Nerves and adrenaline flowed through Frittelli like a shock of electricity. But then, a tranquil assertiveness set in.
“I got it, Murph,” he said to Texas assistant coach Ryan Murphy as they studied the line.
One putt was all it took. Chaos ensued.
“I was so focused on trying to make that putt that as soon as it went in, I wanted to celebrate, but I didn’t want to celebrate on my own,” Frittelli said. “Then [my teammates] stormed the green, and it was pandemonium after that.”
Murphy always knew that the ability to focus was one of Frittelli’s best qualities.
“He’s one of those few that when it really matters, he can go into a pretty deep focus and still get it done even though the nerves are still there,” Murphy said.
It’s been nearly four years since the South African helped deliver the Longhorns their first national title since back-to-back wins in 1971–72.
While at Texas, Frittelli was as steady as they come.

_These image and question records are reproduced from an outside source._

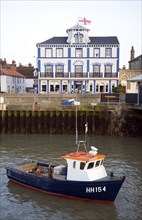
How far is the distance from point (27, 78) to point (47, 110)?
34.5 m

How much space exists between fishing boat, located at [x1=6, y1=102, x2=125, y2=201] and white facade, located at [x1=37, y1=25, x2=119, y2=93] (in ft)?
106

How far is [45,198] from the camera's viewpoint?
1602 cm

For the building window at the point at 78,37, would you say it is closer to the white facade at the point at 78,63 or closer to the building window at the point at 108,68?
the white facade at the point at 78,63

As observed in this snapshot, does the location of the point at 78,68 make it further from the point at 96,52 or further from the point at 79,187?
Answer: the point at 79,187

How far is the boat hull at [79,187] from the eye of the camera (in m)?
14.9

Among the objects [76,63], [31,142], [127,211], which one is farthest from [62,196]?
[76,63]

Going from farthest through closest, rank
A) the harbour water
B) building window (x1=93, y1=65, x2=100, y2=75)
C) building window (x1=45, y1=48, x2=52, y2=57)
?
building window (x1=93, y1=65, x2=100, y2=75)
building window (x1=45, y1=48, x2=52, y2=57)
the harbour water

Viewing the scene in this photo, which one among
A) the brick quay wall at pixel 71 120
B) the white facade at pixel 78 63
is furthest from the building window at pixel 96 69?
the brick quay wall at pixel 71 120

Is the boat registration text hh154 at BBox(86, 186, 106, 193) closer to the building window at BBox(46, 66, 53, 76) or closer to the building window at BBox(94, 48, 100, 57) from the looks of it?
the building window at BBox(46, 66, 53, 76)

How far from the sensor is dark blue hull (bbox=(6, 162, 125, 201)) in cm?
1492

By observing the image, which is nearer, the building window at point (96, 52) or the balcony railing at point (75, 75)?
the building window at point (96, 52)

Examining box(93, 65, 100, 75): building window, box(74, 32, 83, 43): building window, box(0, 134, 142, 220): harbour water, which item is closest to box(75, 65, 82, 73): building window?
box(93, 65, 100, 75): building window

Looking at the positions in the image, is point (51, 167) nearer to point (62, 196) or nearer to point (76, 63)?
point (62, 196)

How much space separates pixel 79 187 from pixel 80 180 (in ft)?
1.25
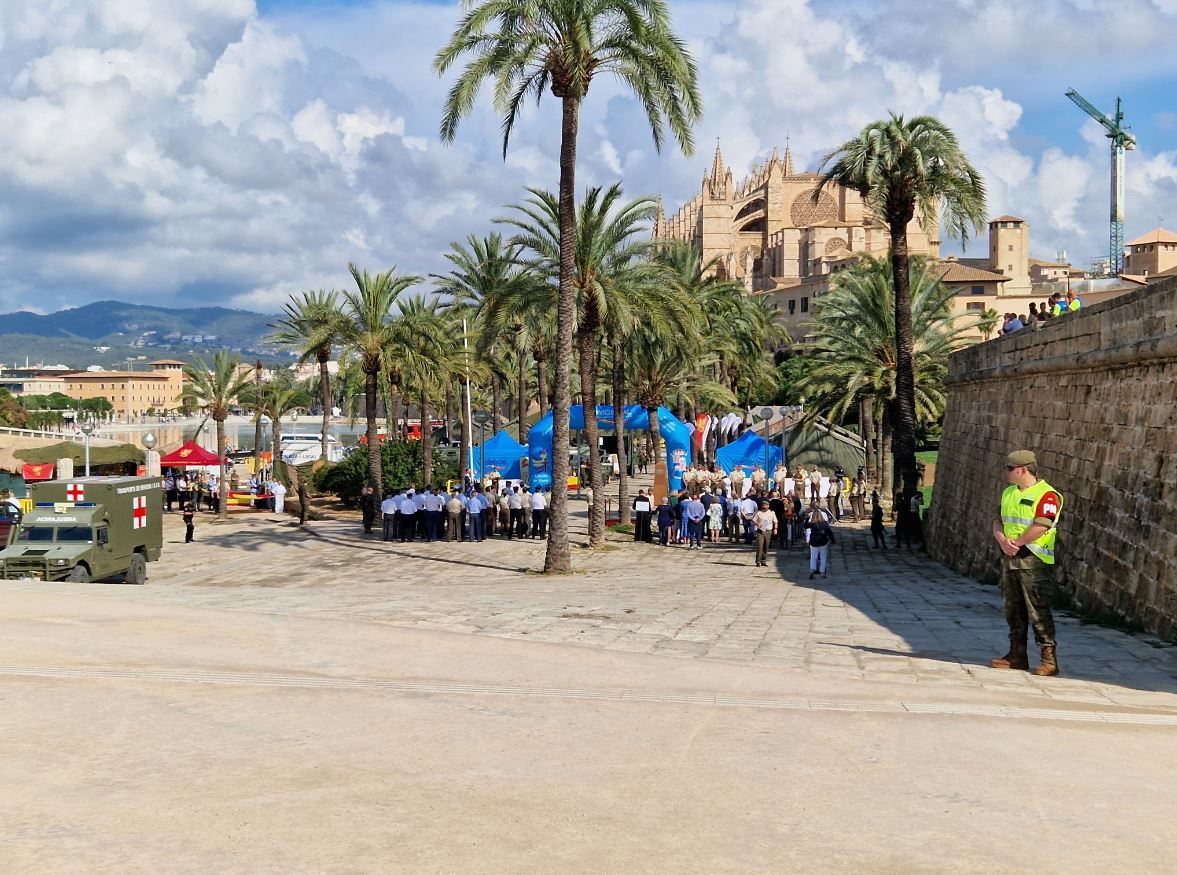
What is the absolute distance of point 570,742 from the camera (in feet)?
22.9

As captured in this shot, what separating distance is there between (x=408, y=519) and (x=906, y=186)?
46.9 ft

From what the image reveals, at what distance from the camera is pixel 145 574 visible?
67.0ft

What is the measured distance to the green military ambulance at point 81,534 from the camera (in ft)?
58.7

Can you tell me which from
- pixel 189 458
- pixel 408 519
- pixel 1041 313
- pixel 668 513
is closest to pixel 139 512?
pixel 408 519

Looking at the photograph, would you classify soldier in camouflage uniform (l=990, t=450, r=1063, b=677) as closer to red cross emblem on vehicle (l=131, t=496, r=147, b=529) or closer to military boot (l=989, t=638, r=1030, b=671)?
military boot (l=989, t=638, r=1030, b=671)

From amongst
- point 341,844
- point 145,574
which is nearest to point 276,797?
point 341,844

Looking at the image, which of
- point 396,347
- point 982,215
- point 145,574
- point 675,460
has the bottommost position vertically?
point 145,574

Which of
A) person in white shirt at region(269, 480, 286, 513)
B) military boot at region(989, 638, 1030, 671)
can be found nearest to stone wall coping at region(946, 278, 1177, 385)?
military boot at region(989, 638, 1030, 671)

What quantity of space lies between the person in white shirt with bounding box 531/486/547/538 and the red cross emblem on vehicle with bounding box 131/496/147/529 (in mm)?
10374

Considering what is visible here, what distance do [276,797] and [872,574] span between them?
16222 millimetres

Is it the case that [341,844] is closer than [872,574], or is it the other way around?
[341,844]

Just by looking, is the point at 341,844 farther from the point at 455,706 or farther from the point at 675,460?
the point at 675,460

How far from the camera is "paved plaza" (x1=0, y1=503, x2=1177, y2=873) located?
5137 mm

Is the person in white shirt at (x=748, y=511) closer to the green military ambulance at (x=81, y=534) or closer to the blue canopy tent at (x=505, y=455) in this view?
the blue canopy tent at (x=505, y=455)
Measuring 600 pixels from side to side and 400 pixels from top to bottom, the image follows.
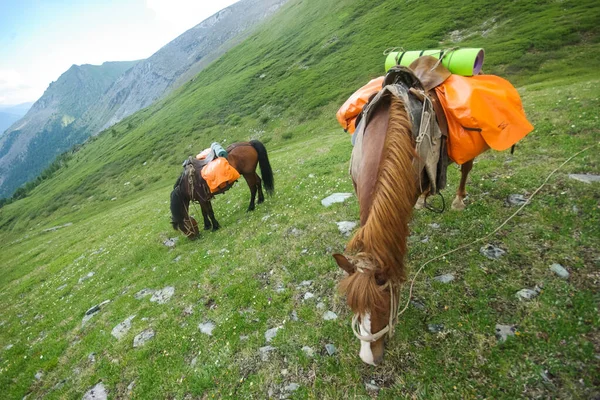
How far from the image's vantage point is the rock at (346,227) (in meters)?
7.23

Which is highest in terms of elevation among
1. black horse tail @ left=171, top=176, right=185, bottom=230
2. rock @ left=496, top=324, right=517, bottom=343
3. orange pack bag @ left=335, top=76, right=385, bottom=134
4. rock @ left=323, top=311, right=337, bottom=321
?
orange pack bag @ left=335, top=76, right=385, bottom=134

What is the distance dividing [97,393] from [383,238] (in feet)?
20.7

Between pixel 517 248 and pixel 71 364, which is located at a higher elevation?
pixel 71 364

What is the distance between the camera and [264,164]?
37.5 ft

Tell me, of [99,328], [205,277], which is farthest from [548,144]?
[99,328]

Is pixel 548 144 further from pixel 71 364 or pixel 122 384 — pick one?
pixel 71 364

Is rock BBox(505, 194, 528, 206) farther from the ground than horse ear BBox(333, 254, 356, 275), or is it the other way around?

He won three tournaments, led the Longhorns in scoring average during his sophomore and junior years and was a three-time Ping All-American. As a senior he was ranked No. 1 in the country before ultimately losing the spot to freshman teammate Jordan Spieth.

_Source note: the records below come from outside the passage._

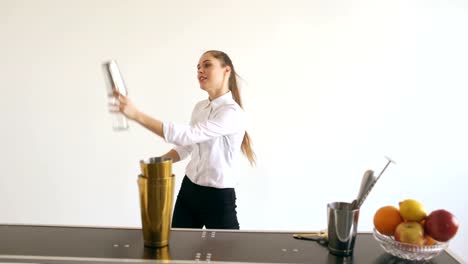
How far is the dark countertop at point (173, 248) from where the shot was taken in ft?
3.96

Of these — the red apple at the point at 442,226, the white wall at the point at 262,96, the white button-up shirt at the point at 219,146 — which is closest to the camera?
the red apple at the point at 442,226

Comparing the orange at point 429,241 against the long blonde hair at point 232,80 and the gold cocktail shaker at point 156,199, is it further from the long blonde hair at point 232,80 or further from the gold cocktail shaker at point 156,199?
the long blonde hair at point 232,80

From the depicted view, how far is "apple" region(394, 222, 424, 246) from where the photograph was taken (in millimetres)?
1173

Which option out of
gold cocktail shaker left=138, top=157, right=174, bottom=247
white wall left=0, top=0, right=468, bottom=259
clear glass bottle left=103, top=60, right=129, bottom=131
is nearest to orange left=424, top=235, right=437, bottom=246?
gold cocktail shaker left=138, top=157, right=174, bottom=247

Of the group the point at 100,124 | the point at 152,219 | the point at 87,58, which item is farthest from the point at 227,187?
the point at 87,58

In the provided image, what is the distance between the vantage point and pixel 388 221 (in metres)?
1.24

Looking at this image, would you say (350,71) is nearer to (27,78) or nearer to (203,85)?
(203,85)

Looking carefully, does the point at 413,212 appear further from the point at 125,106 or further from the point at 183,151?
the point at 183,151

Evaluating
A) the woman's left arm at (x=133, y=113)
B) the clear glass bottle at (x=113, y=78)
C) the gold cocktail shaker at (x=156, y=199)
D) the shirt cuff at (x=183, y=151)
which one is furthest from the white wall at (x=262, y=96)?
the gold cocktail shaker at (x=156, y=199)

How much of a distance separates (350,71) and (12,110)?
6.86ft

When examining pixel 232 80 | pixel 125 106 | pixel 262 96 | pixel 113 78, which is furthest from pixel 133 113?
pixel 262 96

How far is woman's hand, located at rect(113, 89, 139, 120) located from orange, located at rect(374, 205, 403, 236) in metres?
0.88

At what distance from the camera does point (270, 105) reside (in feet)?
8.70

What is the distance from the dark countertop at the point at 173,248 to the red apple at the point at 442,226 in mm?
103
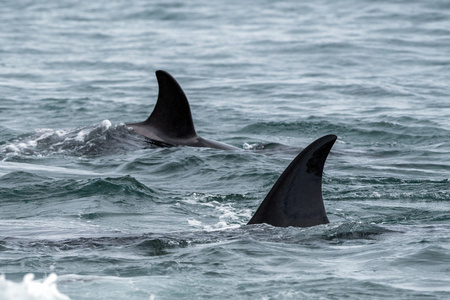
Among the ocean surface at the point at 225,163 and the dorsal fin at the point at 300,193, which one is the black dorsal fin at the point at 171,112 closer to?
the ocean surface at the point at 225,163

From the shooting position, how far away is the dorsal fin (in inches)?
323

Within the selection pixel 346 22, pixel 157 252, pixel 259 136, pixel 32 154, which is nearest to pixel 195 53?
pixel 346 22

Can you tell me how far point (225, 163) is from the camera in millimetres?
13617

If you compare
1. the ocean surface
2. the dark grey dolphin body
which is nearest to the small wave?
the ocean surface

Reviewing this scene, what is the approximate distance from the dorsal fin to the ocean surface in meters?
0.13

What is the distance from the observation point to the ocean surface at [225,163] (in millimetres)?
7336

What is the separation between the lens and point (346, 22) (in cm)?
3522

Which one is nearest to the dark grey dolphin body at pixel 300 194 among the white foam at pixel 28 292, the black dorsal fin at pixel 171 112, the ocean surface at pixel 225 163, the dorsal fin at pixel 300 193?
Answer: the dorsal fin at pixel 300 193

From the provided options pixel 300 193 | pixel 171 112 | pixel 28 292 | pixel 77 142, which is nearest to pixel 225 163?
pixel 171 112

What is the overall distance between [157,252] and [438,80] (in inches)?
653

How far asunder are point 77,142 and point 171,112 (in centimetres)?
158

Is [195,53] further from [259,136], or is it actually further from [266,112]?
[259,136]

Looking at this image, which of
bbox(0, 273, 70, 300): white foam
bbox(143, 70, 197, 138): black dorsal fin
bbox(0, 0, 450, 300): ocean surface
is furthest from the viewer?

“It was an extremely successful, really enjoyable, best four years of my life,” Frittelli said. “I loved my time over there, and I wish I could go back.”
Frittelli turned pro following his senior year. In June 2013, right in the middle of his rookie season on the Challenge Tour, Frittelli won the Kärnten Golf Open in Austria for his first career victory.
But soon after, he hit a wall. Focused on maintaining his top-15 position on the Challenge Tour’s money list, Frittelli loaded up his schedule the rest of the year. He took no time off to rest or practice.
The decision proved costly. Frittelli missed six of his next 11 cuts on the Challenge Tour and lost his game.
“That was tough to be a part of,” said Adam Wennerstrom, Frittelli’s former roommate and caddy at the time. “It was just one of those weird deals about golf that just can sneak up and bite you.”
The struggles bled into 2014 as Frittelli continued to miss more cuts. The pressure and outside noise became inescapable.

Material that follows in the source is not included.